The extreme social Liberal position means that anything goes; that not only are women allowed to parade naked on the street, but their bodies are available for fondling by anyone who finds them desirable--because, after all, any provision of personal restraint is by definition Conservative!
The modern dialectic in the West has currently resolved to a compromise: women have the right to wear revealing clothing in public, but stop short of nudity. Those who find their bodies alluring are nonetheless forbidden from wantonly groping. Women also have the freedom to dress as modestly as they choose. In my experience and observation, the compromise is satisfactory, and not socially destabilizing. In the public places where that latitude applies, the rules are negotiated by the prevailing social Zeitgeist.

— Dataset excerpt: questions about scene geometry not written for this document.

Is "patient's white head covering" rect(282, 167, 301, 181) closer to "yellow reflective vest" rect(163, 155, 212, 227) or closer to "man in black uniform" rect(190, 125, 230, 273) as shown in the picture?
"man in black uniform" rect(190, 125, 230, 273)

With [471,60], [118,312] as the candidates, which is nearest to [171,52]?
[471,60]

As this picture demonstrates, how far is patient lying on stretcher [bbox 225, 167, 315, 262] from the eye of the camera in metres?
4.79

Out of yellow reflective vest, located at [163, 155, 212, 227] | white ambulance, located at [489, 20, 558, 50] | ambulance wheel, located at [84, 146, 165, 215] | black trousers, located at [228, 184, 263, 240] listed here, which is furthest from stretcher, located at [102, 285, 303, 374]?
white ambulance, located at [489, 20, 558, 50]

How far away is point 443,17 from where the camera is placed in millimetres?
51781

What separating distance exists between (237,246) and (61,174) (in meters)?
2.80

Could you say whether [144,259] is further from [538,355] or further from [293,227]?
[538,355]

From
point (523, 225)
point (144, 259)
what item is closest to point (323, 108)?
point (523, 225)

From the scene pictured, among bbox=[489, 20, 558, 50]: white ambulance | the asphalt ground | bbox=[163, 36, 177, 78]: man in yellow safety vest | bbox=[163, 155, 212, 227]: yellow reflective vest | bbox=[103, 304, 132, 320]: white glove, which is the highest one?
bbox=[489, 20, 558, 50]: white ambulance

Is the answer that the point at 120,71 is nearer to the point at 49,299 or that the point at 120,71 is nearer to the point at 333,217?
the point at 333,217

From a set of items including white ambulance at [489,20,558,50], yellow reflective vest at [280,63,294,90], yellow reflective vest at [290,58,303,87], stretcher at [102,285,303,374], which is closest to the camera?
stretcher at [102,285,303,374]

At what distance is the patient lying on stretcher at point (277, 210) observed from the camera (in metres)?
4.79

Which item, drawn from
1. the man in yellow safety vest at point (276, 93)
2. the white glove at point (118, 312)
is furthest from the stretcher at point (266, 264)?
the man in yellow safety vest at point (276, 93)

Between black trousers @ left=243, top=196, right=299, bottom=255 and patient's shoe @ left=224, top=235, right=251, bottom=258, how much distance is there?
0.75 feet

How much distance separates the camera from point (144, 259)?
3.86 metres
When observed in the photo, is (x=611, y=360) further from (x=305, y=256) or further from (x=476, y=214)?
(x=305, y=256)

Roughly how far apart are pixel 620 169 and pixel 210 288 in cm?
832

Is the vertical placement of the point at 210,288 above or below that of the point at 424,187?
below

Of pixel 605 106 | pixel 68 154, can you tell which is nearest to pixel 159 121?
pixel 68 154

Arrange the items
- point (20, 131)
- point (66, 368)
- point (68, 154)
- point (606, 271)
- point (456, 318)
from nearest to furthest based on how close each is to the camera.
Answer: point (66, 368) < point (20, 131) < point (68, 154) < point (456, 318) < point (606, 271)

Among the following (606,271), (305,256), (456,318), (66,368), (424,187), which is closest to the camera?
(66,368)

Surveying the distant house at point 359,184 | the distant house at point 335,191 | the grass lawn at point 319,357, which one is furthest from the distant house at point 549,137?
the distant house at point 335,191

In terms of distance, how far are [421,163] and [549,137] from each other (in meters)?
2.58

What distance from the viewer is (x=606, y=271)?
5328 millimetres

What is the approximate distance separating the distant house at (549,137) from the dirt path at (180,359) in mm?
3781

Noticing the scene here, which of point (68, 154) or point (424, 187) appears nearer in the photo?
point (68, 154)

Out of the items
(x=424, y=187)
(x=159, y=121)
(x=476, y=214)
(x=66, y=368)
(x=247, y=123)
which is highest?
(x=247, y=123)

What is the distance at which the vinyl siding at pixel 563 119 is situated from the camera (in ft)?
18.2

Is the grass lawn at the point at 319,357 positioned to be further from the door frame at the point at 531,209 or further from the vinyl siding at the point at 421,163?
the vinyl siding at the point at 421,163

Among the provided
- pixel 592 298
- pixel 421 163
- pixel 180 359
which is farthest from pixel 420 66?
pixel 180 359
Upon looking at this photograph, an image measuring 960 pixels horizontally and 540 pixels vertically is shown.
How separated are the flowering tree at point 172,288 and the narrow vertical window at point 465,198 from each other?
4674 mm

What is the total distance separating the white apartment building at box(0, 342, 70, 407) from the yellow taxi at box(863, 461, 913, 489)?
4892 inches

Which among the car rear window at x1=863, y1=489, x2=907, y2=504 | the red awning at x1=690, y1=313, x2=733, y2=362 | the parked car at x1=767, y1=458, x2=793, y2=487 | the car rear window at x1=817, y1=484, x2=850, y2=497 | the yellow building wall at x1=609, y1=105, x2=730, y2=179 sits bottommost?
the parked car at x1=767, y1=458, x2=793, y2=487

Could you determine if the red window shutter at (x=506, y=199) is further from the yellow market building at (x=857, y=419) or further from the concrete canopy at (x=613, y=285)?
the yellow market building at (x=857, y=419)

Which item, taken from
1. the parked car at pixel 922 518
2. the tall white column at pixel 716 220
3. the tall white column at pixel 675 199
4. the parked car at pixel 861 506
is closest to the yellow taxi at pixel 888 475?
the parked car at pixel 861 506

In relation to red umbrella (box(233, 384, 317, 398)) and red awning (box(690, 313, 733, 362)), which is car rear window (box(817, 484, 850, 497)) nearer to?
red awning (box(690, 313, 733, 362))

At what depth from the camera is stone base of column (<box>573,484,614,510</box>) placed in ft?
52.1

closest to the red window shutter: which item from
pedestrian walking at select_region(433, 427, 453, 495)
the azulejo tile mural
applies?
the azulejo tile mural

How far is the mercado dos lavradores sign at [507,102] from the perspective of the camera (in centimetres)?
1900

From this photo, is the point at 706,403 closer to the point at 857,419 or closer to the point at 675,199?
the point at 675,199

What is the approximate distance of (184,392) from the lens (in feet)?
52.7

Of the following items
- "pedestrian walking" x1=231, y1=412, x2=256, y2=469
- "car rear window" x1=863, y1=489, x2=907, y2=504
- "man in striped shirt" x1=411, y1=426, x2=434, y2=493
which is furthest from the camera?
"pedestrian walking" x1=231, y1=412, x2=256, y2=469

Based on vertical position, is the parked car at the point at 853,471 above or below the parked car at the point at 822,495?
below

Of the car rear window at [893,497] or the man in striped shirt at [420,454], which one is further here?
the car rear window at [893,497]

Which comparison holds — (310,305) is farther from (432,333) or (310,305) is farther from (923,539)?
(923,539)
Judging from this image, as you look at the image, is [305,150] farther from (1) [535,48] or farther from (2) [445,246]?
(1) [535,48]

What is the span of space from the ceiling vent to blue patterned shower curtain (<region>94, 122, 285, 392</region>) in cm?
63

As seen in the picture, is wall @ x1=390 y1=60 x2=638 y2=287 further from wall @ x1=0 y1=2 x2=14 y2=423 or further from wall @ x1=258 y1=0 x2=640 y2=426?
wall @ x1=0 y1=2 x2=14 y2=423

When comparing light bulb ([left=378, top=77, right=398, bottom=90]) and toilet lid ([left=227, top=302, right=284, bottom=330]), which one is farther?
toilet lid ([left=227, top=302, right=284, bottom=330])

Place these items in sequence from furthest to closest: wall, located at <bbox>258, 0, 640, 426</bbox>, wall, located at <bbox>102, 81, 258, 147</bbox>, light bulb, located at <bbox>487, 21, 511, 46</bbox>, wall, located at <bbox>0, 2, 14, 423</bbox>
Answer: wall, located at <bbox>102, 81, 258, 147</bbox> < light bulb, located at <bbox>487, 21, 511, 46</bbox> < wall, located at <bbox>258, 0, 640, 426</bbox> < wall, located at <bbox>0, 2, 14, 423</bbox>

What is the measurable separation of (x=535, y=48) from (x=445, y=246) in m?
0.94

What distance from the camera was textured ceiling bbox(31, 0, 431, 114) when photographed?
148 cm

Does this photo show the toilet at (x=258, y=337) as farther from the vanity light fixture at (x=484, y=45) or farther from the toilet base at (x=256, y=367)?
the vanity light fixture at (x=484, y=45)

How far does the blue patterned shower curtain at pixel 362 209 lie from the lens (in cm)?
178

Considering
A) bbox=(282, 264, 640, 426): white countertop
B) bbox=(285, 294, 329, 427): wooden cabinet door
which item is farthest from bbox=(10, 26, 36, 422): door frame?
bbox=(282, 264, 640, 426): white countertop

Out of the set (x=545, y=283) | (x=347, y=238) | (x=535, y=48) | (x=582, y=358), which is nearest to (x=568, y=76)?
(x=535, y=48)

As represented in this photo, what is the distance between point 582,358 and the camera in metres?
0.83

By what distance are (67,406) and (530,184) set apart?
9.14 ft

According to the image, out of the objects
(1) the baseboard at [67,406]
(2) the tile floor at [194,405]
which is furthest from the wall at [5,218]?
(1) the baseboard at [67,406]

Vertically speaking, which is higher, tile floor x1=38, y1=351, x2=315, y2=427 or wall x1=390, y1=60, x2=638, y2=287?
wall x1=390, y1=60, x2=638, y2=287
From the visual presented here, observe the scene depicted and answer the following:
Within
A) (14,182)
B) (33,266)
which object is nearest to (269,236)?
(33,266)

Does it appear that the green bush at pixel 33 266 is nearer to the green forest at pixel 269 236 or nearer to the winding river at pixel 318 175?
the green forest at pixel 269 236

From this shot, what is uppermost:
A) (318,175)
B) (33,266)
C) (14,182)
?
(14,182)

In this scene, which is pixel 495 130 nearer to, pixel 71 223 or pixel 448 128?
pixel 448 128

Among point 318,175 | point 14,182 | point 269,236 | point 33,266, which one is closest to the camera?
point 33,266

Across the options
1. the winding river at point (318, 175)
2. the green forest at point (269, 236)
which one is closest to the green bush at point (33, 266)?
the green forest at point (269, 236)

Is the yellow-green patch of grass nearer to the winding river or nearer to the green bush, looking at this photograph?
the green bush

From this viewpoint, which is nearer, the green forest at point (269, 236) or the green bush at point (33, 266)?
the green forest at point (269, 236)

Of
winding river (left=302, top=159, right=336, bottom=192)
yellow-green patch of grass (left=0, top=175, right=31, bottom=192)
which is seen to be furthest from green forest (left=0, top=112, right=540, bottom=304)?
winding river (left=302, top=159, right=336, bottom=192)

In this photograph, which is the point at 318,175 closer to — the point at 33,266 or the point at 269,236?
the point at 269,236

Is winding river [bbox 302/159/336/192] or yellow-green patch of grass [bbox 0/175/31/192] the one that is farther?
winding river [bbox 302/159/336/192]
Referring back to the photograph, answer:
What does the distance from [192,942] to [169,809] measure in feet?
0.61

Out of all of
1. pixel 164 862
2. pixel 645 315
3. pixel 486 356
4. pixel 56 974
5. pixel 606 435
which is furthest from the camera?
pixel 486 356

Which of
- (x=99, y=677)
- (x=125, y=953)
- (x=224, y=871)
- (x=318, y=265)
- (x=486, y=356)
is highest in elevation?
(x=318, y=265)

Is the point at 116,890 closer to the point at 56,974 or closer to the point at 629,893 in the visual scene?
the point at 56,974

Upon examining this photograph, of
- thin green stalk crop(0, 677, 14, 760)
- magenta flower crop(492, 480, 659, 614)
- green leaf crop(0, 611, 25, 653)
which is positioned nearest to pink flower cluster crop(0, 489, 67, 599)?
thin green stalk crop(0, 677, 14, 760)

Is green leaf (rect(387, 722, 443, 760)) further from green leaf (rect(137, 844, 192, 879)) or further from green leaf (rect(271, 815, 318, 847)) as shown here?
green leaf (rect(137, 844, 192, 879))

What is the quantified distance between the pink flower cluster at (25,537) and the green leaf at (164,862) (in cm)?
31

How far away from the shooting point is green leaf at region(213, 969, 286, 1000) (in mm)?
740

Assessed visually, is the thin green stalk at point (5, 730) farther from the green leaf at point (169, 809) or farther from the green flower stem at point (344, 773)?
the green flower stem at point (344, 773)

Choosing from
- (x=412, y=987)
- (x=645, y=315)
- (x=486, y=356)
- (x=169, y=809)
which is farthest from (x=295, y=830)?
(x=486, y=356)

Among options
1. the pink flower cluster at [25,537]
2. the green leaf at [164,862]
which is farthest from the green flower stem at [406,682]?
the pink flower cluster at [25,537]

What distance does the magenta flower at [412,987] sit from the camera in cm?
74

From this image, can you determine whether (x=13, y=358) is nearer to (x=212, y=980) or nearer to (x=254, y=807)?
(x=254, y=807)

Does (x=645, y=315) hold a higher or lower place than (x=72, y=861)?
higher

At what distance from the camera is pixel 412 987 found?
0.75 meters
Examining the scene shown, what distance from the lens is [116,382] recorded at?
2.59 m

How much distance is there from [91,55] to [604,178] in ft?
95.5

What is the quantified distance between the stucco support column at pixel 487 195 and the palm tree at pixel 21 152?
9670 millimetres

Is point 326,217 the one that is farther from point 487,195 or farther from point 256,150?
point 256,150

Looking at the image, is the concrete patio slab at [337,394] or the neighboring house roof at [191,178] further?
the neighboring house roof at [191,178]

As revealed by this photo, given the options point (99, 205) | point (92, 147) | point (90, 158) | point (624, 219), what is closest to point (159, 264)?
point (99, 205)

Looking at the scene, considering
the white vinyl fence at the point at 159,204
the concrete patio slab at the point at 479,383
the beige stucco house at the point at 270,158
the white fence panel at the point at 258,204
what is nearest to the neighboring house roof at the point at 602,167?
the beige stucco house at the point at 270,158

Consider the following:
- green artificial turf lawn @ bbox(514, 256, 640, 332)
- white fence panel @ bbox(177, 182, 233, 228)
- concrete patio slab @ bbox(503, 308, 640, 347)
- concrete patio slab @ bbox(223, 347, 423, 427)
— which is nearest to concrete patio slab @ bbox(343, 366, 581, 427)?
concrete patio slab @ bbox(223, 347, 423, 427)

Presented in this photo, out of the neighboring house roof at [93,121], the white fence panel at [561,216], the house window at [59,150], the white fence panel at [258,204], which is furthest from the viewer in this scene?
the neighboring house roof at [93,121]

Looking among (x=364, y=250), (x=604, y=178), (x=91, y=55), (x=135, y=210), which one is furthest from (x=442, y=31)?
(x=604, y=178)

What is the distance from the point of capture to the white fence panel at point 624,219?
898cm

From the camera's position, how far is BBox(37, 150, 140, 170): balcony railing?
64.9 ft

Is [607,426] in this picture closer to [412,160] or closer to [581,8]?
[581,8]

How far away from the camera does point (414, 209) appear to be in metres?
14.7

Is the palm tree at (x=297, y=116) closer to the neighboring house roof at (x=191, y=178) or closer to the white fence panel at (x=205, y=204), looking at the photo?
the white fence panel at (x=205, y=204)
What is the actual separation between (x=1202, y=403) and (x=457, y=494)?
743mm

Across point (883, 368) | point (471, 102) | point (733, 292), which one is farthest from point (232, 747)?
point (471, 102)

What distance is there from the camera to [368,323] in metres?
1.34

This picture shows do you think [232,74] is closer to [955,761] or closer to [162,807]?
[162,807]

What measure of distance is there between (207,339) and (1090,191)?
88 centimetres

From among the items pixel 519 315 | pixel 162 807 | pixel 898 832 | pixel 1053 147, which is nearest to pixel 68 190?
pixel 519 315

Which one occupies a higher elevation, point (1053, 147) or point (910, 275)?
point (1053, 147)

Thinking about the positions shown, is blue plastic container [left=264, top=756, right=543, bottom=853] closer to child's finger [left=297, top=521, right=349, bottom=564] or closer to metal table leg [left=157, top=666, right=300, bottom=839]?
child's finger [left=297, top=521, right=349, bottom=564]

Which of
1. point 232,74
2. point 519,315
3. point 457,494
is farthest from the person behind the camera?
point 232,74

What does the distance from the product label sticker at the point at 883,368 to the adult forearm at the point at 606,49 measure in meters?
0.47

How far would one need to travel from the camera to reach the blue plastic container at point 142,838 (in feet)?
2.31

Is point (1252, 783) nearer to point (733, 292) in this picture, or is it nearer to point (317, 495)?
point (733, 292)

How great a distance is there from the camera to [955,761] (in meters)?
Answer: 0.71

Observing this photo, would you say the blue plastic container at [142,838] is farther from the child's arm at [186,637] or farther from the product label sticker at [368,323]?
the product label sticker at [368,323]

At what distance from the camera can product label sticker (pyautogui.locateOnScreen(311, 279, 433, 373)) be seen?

I do agree with you that the negotiation between liberal and conservative attitudes really doesn't work as an alliance; the relationship is uneasy and unstable, until a mutual balance is settled on. The alliance of social cohesion is only possible when the dynamic of the dialectic arrives at some semblance of compromise, as a real-world local community social consensus. It seems to me that such a consensus is also settled relationally; the community center deserves more modesty, and tolerance of the demimonde and the libertine is confined to the margins, or to the realm of personal privacy. Tolerance for the more outre expressions of the margins is not to be misconstrued as a message of immorality on the part of political authority and government power; it's more like a
practical acknowledgement of the practical limits of the ability to police morals. We really don't need bedroom or living room police; that level of coerced morality is both ineffective and corrupt. It has a way of compounding perversity and immorality, and making it worse. But that doesn't mean anything goes in the public sphere. Strangers and visitors are Guests, and need to conform to the local social expectations and standards of moral behavior of the territory hosting their presence. That is not a Human Rights justice cause, and especially not a Universal Human Rights justice cause.
That's my opening ante of my thesis in the dialectic, anyway.